L'Auvergne absolue, éd. Julliard, p. 107.

La littérature et les canards s'accordant, je tiens pour acquis que Pascal est un Auvergnat illustre. Mon cas est hélas plus douteux. Je ne me suis illustré que par l'honneur qui m'est fait de vous avoir pour lecteur. Et, avouons-le, je ne suis qu'un Auvergnat exogène : j'ai germé dans le Berry, on m'a rempoté dans la pouzzolane, je n'ai poussé qu'ensuite à l'ombre du Puy de Dôme. Je ne me réclame de l'Auvergne que pour attirer l'indulgence de Pascal, pour adoucir son jugement. Car, à travers les siècles, il me juge et me jauge ; son regard sombre comme la pierre de Volvic pèse sur moi.

Nous ne vivons jamais, mais nous espérons de vivre, et nous disposant toujours à être heureux il est inévitable que nous ne le soyons jamais.

Certes, mes études n'étaient qu'un passe-temps qui ne m'occupait qu'entre deux répétitions ou deux chapitres à écrire. Ma voie était tracée : je serais romancier-comédien. Je suis ingénieur et je n'ai pas mis les pieds dans un théâtre depuis cinq ans. Mais mon travail n'est qu'un gagne pain qui me nourrit entre deux chapitres à écrire... Qui essayé-je de convaincre ? Qui trompé-je encore ? Ouvrons les yeux. Je n'écris pratiquement plus : je réduis des coûts, j'améliore des performances, je rends possible le difficilement faisable. Ce qui n'est pas rien, mais je n'écris pas.

Dans In the Air, J.K. Simmons est Bob, un employé lambda d'une entreprise anonyme. Costume-cravate, air respectable, établi ; mais il n'y travaille qu'en attendant de vivre sa passion, d'ouvrir son restaurant, d'oser, dit-il depuis au moins quinze ans. Dans In the Air, toujours, George Clooney liste les choses qui nous lestent et nous empêchent d'avancer : toutes ces babioles qu'on achète, qu'on accumule ou qu'on se voit offrir. Toutes ces choses dont l'attachement rend chaque jour plus difficile de franchir le pas.

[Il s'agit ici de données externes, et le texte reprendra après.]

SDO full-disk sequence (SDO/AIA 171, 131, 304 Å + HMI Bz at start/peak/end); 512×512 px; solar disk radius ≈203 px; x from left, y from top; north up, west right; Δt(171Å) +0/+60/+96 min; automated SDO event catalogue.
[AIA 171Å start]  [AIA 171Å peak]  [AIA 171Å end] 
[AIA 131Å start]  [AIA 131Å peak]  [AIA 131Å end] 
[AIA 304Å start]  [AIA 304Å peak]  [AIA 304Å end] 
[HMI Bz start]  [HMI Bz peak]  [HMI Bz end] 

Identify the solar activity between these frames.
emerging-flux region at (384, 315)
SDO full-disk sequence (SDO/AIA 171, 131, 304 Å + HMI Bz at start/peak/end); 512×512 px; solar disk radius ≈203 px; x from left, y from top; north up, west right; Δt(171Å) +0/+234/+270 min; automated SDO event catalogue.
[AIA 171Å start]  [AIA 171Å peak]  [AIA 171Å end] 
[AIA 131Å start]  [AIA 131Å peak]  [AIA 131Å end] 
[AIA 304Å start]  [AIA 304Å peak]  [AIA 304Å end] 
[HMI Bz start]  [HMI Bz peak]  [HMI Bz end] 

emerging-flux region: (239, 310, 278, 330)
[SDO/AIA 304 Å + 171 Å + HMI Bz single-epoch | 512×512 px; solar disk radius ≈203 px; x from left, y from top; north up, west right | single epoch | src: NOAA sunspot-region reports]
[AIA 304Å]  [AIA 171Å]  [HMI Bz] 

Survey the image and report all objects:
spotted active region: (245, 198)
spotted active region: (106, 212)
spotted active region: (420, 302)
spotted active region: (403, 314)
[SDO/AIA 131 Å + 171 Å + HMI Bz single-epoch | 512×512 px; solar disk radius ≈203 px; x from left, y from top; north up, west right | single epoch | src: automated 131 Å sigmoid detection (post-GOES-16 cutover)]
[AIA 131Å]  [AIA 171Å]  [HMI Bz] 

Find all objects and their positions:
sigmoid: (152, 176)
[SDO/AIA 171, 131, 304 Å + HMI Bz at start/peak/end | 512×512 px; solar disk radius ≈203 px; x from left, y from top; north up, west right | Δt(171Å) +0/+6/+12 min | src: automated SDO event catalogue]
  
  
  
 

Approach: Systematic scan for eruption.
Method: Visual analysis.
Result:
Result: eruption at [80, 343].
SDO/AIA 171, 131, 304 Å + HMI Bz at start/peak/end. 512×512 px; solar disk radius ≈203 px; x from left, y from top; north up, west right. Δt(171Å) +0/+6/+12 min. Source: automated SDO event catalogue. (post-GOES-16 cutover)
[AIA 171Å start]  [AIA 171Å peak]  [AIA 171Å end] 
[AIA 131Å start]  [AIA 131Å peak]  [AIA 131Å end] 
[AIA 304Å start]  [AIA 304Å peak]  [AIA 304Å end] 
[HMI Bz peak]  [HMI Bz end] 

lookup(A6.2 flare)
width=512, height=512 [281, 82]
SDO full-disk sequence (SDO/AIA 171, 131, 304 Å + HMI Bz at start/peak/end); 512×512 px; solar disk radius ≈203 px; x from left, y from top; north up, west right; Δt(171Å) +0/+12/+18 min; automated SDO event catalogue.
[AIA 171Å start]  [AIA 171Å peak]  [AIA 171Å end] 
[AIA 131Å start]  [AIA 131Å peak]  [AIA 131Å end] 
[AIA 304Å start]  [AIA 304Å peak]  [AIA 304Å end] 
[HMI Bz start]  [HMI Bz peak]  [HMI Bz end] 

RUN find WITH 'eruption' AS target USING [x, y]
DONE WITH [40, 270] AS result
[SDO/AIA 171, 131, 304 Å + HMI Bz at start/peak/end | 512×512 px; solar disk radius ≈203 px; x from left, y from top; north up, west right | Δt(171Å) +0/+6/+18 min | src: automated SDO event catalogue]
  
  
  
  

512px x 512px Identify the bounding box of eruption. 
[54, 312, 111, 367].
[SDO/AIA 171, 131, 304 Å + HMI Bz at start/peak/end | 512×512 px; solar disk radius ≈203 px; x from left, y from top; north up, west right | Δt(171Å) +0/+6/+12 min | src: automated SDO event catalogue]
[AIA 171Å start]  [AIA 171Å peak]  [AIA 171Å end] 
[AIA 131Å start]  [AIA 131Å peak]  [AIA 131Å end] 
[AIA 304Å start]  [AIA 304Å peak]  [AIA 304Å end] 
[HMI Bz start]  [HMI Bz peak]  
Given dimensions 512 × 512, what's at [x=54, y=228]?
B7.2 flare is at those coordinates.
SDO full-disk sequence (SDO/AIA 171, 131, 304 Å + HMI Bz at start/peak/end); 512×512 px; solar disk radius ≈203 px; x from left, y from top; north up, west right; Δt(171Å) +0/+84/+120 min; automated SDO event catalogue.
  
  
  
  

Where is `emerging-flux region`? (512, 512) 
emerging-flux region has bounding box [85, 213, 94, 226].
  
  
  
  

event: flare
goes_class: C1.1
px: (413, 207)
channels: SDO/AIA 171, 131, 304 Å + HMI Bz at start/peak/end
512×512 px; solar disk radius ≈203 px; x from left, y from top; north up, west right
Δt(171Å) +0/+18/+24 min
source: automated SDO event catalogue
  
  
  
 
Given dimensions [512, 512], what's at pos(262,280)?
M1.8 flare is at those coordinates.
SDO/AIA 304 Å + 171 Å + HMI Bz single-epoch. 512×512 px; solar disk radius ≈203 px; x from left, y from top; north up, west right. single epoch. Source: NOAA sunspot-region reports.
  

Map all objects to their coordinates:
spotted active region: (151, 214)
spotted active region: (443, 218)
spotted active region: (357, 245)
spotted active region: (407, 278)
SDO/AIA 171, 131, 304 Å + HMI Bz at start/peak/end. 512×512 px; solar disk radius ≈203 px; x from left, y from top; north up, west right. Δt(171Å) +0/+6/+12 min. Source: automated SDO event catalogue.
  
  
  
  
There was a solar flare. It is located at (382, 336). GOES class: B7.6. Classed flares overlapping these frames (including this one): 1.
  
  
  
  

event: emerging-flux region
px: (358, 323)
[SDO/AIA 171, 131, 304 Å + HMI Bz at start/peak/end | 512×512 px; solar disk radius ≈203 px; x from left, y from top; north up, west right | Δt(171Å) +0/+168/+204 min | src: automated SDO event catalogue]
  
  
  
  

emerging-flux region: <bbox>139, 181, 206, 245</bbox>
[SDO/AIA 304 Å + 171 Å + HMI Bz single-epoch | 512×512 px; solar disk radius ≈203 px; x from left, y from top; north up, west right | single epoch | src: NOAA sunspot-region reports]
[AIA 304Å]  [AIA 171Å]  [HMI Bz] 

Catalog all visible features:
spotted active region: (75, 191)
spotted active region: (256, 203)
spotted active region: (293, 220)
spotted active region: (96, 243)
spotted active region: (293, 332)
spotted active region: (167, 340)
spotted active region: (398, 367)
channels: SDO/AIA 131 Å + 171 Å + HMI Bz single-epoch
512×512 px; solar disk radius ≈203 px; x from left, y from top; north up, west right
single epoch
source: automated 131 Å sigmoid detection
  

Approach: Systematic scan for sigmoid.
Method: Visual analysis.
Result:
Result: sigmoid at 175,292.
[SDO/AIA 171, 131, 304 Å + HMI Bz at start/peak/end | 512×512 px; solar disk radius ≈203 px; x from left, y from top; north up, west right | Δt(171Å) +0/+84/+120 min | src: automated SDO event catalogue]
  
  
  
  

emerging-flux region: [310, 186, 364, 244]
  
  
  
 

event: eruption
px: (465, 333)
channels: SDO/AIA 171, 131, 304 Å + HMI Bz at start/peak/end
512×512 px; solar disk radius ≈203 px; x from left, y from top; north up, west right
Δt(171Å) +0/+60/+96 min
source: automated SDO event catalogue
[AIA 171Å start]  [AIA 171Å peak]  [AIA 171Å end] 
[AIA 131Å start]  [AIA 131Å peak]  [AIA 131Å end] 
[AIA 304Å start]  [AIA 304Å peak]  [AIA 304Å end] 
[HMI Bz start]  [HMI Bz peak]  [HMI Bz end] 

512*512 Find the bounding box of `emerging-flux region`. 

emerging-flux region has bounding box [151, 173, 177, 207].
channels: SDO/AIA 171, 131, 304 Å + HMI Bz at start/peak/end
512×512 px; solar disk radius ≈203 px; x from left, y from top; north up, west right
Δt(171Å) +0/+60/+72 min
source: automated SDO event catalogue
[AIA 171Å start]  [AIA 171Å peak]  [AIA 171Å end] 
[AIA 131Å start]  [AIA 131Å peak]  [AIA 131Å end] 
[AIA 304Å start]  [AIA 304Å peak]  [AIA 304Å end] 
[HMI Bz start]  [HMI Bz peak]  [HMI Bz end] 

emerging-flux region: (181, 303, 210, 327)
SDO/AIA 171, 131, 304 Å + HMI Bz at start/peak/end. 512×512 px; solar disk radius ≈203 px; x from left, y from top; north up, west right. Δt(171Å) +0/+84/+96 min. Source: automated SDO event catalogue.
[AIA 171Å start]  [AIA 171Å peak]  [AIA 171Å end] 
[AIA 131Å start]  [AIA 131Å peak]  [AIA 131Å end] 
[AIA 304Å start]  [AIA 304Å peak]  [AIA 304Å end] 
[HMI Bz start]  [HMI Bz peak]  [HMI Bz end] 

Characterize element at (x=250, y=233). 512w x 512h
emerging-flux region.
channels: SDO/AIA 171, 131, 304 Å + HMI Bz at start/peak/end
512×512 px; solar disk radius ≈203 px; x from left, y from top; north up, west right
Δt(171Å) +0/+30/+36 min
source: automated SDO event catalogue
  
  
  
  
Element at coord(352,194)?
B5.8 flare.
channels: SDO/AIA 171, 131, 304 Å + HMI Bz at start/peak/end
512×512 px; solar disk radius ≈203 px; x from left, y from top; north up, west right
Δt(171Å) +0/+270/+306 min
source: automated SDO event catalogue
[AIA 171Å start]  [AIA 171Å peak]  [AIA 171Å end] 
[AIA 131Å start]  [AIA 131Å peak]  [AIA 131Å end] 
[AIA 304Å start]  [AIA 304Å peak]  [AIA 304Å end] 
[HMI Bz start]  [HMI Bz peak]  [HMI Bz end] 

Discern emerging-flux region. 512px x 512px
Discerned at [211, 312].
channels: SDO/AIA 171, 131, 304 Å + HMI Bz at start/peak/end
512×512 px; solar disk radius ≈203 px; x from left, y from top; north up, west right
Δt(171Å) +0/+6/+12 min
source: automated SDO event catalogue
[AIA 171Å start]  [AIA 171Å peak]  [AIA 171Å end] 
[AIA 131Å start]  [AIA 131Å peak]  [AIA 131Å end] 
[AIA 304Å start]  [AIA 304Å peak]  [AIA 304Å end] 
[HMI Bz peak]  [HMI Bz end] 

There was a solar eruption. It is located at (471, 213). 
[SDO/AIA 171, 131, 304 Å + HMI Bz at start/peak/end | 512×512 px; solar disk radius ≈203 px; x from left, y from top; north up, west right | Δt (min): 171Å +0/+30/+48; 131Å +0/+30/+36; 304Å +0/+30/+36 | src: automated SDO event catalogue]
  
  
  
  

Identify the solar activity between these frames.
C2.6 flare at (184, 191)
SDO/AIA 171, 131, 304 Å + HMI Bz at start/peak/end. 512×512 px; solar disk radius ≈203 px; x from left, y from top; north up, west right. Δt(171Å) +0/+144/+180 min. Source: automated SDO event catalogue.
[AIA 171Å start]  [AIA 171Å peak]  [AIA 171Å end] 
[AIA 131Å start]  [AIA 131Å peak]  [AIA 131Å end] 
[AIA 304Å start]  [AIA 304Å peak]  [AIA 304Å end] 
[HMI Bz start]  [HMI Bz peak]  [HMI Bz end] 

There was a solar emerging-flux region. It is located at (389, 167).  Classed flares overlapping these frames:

J'ai depuis une grosse semaine un nouvel ordinateur professionnel. Écran de 17 pouces, coque en acier brossé, un bel objet ; un objet aguicheur, un objet flatteur, un objet flagorneur. Ce modèle s'appelle EliteBook...

Faut-il y voir un signe ? Ce billet est le premier depuis qu'on m'a offert ce nouveau jouet : une semaine sans écrire, une pause dans la laborieuse résurrection de ce blog. Il y a sans doute un choix à faire : céder à l'EliteBook flambant neuf ou dompter ce vieux portable qui me sert à bloguer et dont la touche "a" ne fonctionne plus ? Ne pas choisir serait déjà un choix.

À voir.

lundi 4 août 2008

Oui, et ?

(Page blanche.)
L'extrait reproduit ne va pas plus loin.